File metadata and controls

259 lines (186 loc) · 22.2 KB

Security & Competitive Integrity Review

This document describes the current security posture of Delta-V with emphasis on competitive multiplayer. It distinguishes protections that are already enforced from the risks that still remain if the game were exposed to untrusted public players.

Use it as an implementation-level security baseline for engineering decisions. It is not a legal policy document.

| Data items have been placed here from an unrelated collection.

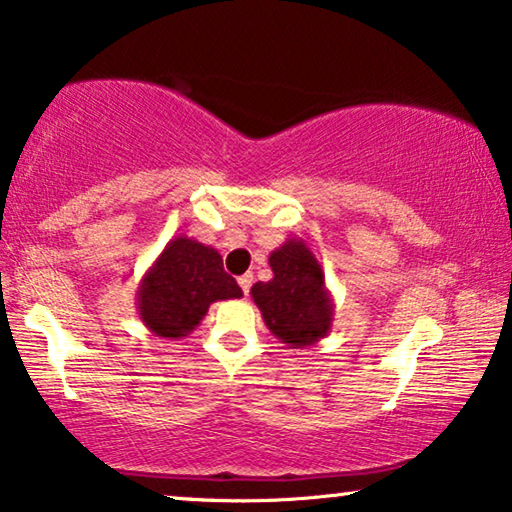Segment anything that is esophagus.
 I'll return each instance as SVG.
<instances>
[{"label": "esophagus", "instance_id": "34e87169", "mask_svg": "<svg viewBox=\"0 0 512 512\" xmlns=\"http://www.w3.org/2000/svg\"><path fill=\"white\" fill-rule=\"evenodd\" d=\"M250 285H253V273H243V276L239 278V287L243 289V294L246 296L250 292Z\"/></svg>", "mask_w": 512, "mask_h": 512}]
</instances>
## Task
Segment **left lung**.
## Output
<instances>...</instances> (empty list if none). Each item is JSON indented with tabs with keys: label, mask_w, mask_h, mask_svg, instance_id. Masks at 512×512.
Wrapping results in <instances>:
<instances>
[{
	"label": "left lung",
	"mask_w": 512,
	"mask_h": 512,
	"mask_svg": "<svg viewBox=\"0 0 512 512\" xmlns=\"http://www.w3.org/2000/svg\"><path fill=\"white\" fill-rule=\"evenodd\" d=\"M273 278L250 294L269 329L287 347H310L329 335L335 305L324 269L303 239H287L269 257Z\"/></svg>",
	"instance_id": "obj_1"
}]
</instances>
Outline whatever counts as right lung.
I'll use <instances>...</instances> for the list:
<instances>
[{
	"instance_id": "right-lung-1",
	"label": "right lung",
	"mask_w": 512,
	"mask_h": 512,
	"mask_svg": "<svg viewBox=\"0 0 512 512\" xmlns=\"http://www.w3.org/2000/svg\"><path fill=\"white\" fill-rule=\"evenodd\" d=\"M243 292L223 269L216 248L174 236L137 287V315L158 338L179 340L195 331L216 301L241 299Z\"/></svg>"
}]
</instances>
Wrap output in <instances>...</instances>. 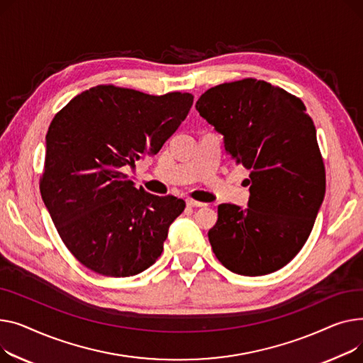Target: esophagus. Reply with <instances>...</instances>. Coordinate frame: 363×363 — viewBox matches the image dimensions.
Listing matches in <instances>:
<instances>
[{"label": "esophagus", "mask_w": 363, "mask_h": 363, "mask_svg": "<svg viewBox=\"0 0 363 363\" xmlns=\"http://www.w3.org/2000/svg\"><path fill=\"white\" fill-rule=\"evenodd\" d=\"M187 206H190V208H202V206H205V203H202V202H198V201H194V199H187Z\"/></svg>", "instance_id": "obj_1"}]
</instances>
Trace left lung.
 <instances>
[{
  "mask_svg": "<svg viewBox=\"0 0 363 363\" xmlns=\"http://www.w3.org/2000/svg\"><path fill=\"white\" fill-rule=\"evenodd\" d=\"M196 110L249 174V202L221 203L208 231L218 261L247 277L287 265L306 243L325 195V169L303 102L257 79L208 89Z\"/></svg>",
  "mask_w": 363,
  "mask_h": 363,
  "instance_id": "left-lung-1",
  "label": "left lung"
}]
</instances>
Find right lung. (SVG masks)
<instances>
[{
  "label": "right lung",
  "instance_id": "1",
  "mask_svg": "<svg viewBox=\"0 0 363 363\" xmlns=\"http://www.w3.org/2000/svg\"><path fill=\"white\" fill-rule=\"evenodd\" d=\"M194 96H161L99 84L55 114L47 133L40 195L61 240L84 267L130 277L151 267L186 203L151 195L123 173L155 155Z\"/></svg>",
  "mask_w": 363,
  "mask_h": 363
}]
</instances>
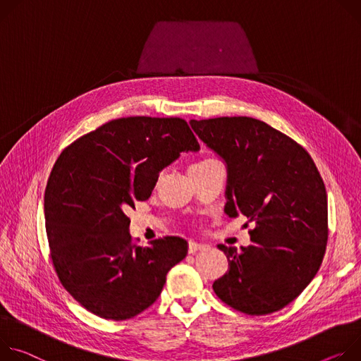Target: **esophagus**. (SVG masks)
<instances>
[{
    "label": "esophagus",
    "instance_id": "obj_1",
    "mask_svg": "<svg viewBox=\"0 0 361 361\" xmlns=\"http://www.w3.org/2000/svg\"><path fill=\"white\" fill-rule=\"evenodd\" d=\"M205 248H207L205 244H199L196 241H189V254H195V252L205 250Z\"/></svg>",
    "mask_w": 361,
    "mask_h": 361
}]
</instances>
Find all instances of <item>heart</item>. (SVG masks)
<instances>
[{
	"mask_svg": "<svg viewBox=\"0 0 361 361\" xmlns=\"http://www.w3.org/2000/svg\"><path fill=\"white\" fill-rule=\"evenodd\" d=\"M214 164H218L216 160H214V159H204V160H201V162L195 164V165L190 168V171H195V169H202V168H207V166L214 165Z\"/></svg>",
	"mask_w": 361,
	"mask_h": 361,
	"instance_id": "b5f03b06",
	"label": "heart"
}]
</instances>
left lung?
Listing matches in <instances>:
<instances>
[{
  "mask_svg": "<svg viewBox=\"0 0 361 361\" xmlns=\"http://www.w3.org/2000/svg\"><path fill=\"white\" fill-rule=\"evenodd\" d=\"M226 166L225 214L254 224L251 244L218 245L228 271L214 283L232 308L264 315L294 301L323 262L327 193L308 152L261 120L238 116L190 120Z\"/></svg>",
  "mask_w": 361,
  "mask_h": 361,
  "instance_id": "8db88e82",
  "label": "left lung"
}]
</instances>
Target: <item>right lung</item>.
I'll list each match as a JSON object with an SVG mask.
<instances>
[{"label": "right lung", "mask_w": 361, "mask_h": 361, "mask_svg": "<svg viewBox=\"0 0 361 361\" xmlns=\"http://www.w3.org/2000/svg\"><path fill=\"white\" fill-rule=\"evenodd\" d=\"M199 143L179 117H123L66 147L44 193L49 245L64 288L90 312L120 322L150 307L166 274L188 254L179 236L132 244L135 201H146L159 173Z\"/></svg>", "instance_id": "right-lung-1"}]
</instances>
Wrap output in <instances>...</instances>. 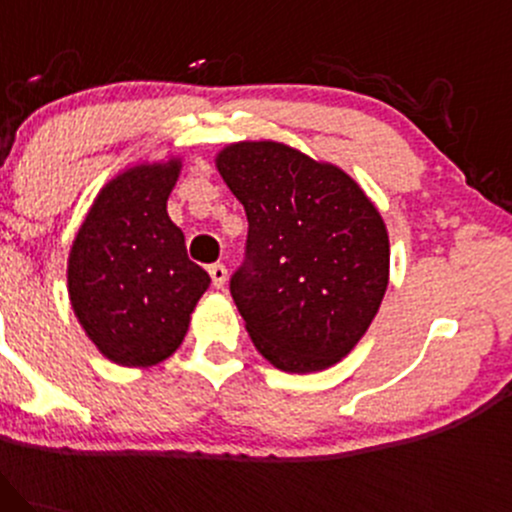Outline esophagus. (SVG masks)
<instances>
[{"label":"esophagus","mask_w":512,"mask_h":512,"mask_svg":"<svg viewBox=\"0 0 512 512\" xmlns=\"http://www.w3.org/2000/svg\"><path fill=\"white\" fill-rule=\"evenodd\" d=\"M210 278H212V285L215 287H225L227 283V268L225 263H212V266L208 268Z\"/></svg>","instance_id":"34e87169"}]
</instances>
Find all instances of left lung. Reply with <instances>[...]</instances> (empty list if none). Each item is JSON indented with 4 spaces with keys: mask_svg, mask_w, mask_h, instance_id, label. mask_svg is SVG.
I'll use <instances>...</instances> for the list:
<instances>
[{
    "mask_svg": "<svg viewBox=\"0 0 512 512\" xmlns=\"http://www.w3.org/2000/svg\"><path fill=\"white\" fill-rule=\"evenodd\" d=\"M215 166L249 220L234 302L258 353L319 372L358 346L389 285L380 210L341 166L273 140L220 149Z\"/></svg>",
    "mask_w": 512,
    "mask_h": 512,
    "instance_id": "left-lung-1",
    "label": "left lung"
}]
</instances>
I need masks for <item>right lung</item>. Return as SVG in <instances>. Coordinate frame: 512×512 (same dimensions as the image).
Returning <instances> with one entry per match:
<instances>
[{"mask_svg":"<svg viewBox=\"0 0 512 512\" xmlns=\"http://www.w3.org/2000/svg\"><path fill=\"white\" fill-rule=\"evenodd\" d=\"M179 174V157L120 171L72 241L67 290L74 317L116 365L152 367L174 355L210 285L166 212Z\"/></svg>","mask_w":512,"mask_h":512,"instance_id":"1","label":"right lung"}]
</instances>
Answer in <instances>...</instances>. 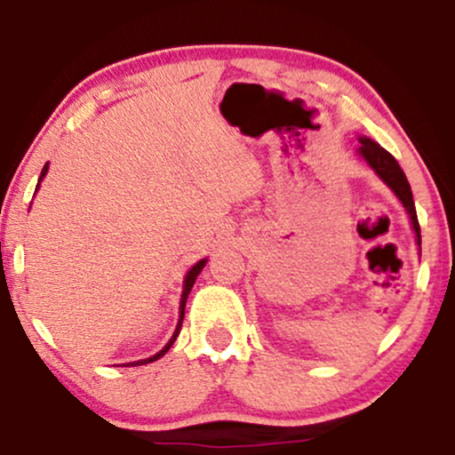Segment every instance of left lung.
<instances>
[{
	"label": "left lung",
	"mask_w": 455,
	"mask_h": 455,
	"mask_svg": "<svg viewBox=\"0 0 455 455\" xmlns=\"http://www.w3.org/2000/svg\"><path fill=\"white\" fill-rule=\"evenodd\" d=\"M359 143H362V148H359V154L363 156V160L368 162V164L372 166L374 171H377V175L380 177V180H383L385 184H387L391 190L395 192V196L400 198L402 205L406 207V212H409V216H411L412 228H415L417 243L421 245V228H419V220H417L415 201H412L411 184H409V180H406L404 171L400 169L398 160H395L387 149H383L379 143H374L372 139L362 137V139H359Z\"/></svg>",
	"instance_id": "8db88e82"
}]
</instances>
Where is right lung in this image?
Instances as JSON below:
<instances>
[{"label":"right lung","mask_w":455,"mask_h":455,"mask_svg":"<svg viewBox=\"0 0 455 455\" xmlns=\"http://www.w3.org/2000/svg\"><path fill=\"white\" fill-rule=\"evenodd\" d=\"M46 169H49V164H44V169H43V175H40V181H43V177L46 175ZM40 181H38V184H40ZM203 267H205V260H198V263L195 265V267H192L190 271H188V275H186V280H184V293H181V306H180V312H181V316H180V323H177V329H175L173 338H171L169 344H166V347L162 348L160 353H156L154 357H149V359H140V362H137V365H143V363H151V362H156V359H160L162 355H164L166 351H169L171 347H173V342H175L177 333H180L181 321H184V307H186V299H188V295H190V289H192V284H195L196 275L201 274V269H203ZM132 365H134V363H132Z\"/></svg>","instance_id":"1"}]
</instances>
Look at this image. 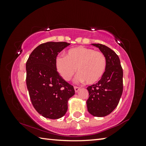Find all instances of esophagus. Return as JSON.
I'll return each instance as SVG.
<instances>
[{"label": "esophagus", "mask_w": 146, "mask_h": 146, "mask_svg": "<svg viewBox=\"0 0 146 146\" xmlns=\"http://www.w3.org/2000/svg\"><path fill=\"white\" fill-rule=\"evenodd\" d=\"M74 89H75V92H78V91L80 90V87H78V86H74Z\"/></svg>", "instance_id": "obj_1"}]
</instances>
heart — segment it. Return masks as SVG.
<instances>
[{
    "label": "heart",
    "mask_w": 146,
    "mask_h": 146,
    "mask_svg": "<svg viewBox=\"0 0 146 146\" xmlns=\"http://www.w3.org/2000/svg\"><path fill=\"white\" fill-rule=\"evenodd\" d=\"M106 66L104 54L84 46L70 49L65 56H59L56 58V68L64 80H70L77 68L76 80L86 81L88 84H93L100 80Z\"/></svg>",
    "instance_id": "obj_1"
}]
</instances>
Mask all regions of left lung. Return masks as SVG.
I'll return each mask as SVG.
<instances>
[{
  "instance_id": "8db88e82",
  "label": "left lung",
  "mask_w": 146,
  "mask_h": 146,
  "mask_svg": "<svg viewBox=\"0 0 146 146\" xmlns=\"http://www.w3.org/2000/svg\"><path fill=\"white\" fill-rule=\"evenodd\" d=\"M104 54L107 60L105 73L97 83L87 88L88 111L95 117H105L118 106L123 91V70L114 51L101 44H93Z\"/></svg>"
}]
</instances>
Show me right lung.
<instances>
[{
  "mask_svg": "<svg viewBox=\"0 0 146 146\" xmlns=\"http://www.w3.org/2000/svg\"><path fill=\"white\" fill-rule=\"evenodd\" d=\"M70 44L47 42L32 51L26 62V84L34 108L50 119L62 117L68 102L75 95L72 85L59 75L56 68L58 54Z\"/></svg>",
  "mask_w": 146,
  "mask_h": 146,
  "instance_id": "obj_1",
  "label": "right lung"
}]
</instances>
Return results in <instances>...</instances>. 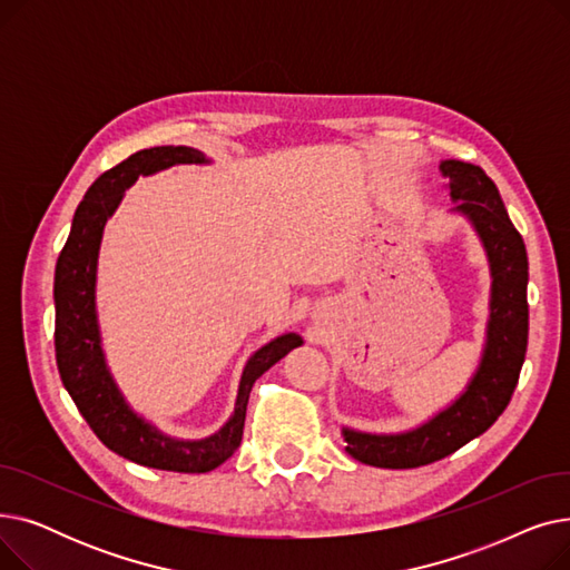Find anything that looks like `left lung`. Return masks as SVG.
<instances>
[{
	"label": "left lung",
	"instance_id": "obj_1",
	"mask_svg": "<svg viewBox=\"0 0 570 570\" xmlns=\"http://www.w3.org/2000/svg\"><path fill=\"white\" fill-rule=\"evenodd\" d=\"M453 213L464 217L490 265V316L481 363L464 391L425 423L404 432L376 434L342 428L346 453L370 466L413 469L432 464L494 425L511 402L527 353L529 263L524 239L508 217L497 185L481 166L458 159L441 161Z\"/></svg>",
	"mask_w": 570,
	"mask_h": 570
}]
</instances>
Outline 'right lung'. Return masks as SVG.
Segmentation results:
<instances>
[{
	"mask_svg": "<svg viewBox=\"0 0 570 570\" xmlns=\"http://www.w3.org/2000/svg\"><path fill=\"white\" fill-rule=\"evenodd\" d=\"M179 164H213L200 149L159 145L140 149L106 170L80 200L67 245L55 267V353L57 370L78 411L106 448L142 466L177 473H207L224 464L243 441L252 385L275 363L303 346L297 333H284L261 346L243 370L228 421L205 439H177L142 417L119 391L108 367L97 314V267L106 222L140 175Z\"/></svg>",
	"mask_w": 570,
	"mask_h": 570,
	"instance_id": "1",
	"label": "right lung"
}]
</instances>
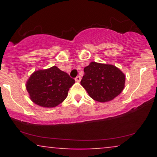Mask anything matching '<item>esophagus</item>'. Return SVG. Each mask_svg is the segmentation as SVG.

Related docs: ARCHITECTURE, BACKLOG (open and trigger-gated tasks), MANUAL_TEST_PLAN.

Current Protections

The authoritative-server boundary enforces these invariants on every match:

  • WebSocket actions resolve server-side against the authoritative game engine.
  • Hidden-identity state is filtered per player before broadcast, so the fugitive flag itself is not sent to the opponent.
  • Room creation is authoritative: /create initialises the room, locks the scenario up front, and rejects room-code collisions.
  • The room creator receives a reserved player token for seat 0.
  • The guest seat is shared by room code or copied room link — anyone with the 5-character code can claim the open seat.
  • Reconnects require the stored player token, and seat reclamation is keyed to player identity even if the previous WebSocket has not finished closing.
  • Client-to-server WebSocket messages are runtime-validated before any engine handler executes; malformed payloads are rejected rather than trusted structurally.
  • After a WebSocket is accepted, per-socket message rate limiting (10 messages per second, then close with code 1008) caps garbage traffic to the Durable Object. Chat is also throttled in-memory (minimum 500 ms between accepted chat messages per player).
  • Room codes are generated from a cryptographically strong RNG rather than Math.random() (see generateRoomCode in src/server/protocol.ts).
  • GET /join/:code, GET /quick-match/:ticket, GET /api/matches, GET /api/leaderboard, and GET /api/leaderboard/me share a join-style salted hashed-IP probe throttle in the Worker (100 GETs / 60 s, per isolate). GET /replay/:code uses a separate replay probe bucket (250 GETs / 60 s, per isolate) so replay traffic cannot exhaust the join budget.
  • GET /ws/:code WebSocket upgrades have a salted hashed-IP in-memory cap (20 upgrades / 60 s, per isolate), reducing repeated socket-churn abuse in lower environments.
  • POST /telemetry and POST /error are JSON-only with a 4 KB cap and salted hashed-IP window limits, limiting abuse and D1 write amplification in the default path. A daily cron (purgeOldEvents) deletes events rows older than 30 days.
  • POST /mcp uses Cloudflare's edge MCP_RATE_LIMITER binding (20 RPM keyed on agentToken hash or salted hashed IP) with a 16 KB body cap checked before JSON-RPC dispatch (packages/mcp-adapter/src/handlers.ts).
  • GET /api/metrics is not a public read surface. It requires Authorization: Bearer <INTERNAL_METRICS_TOKEN> in production and exists only for operator-facing aggregate snapshots over D1 telemetry.
  • Worker responses apply a shared hardening baseline: Content-Security-Policy, Strict-Transport-Security, X-Frame-Options: DENY, X-Content-Type-Options: nosniff, Referrer-Policy: strict-origin-when-cross-origin, and Permissions-Policy: geolocation=(), microphone=(), camera=().
  • Public read endpoints (/healthz, /api/matches, /api/leaderboard, /api/leaderboard/me, /replay/:code, and /.well-known/agent.json) return explicit wildcard CORS headers so browser-hosted embeds and third-party tools can consume those read-only surfaces without a same-origin proxy.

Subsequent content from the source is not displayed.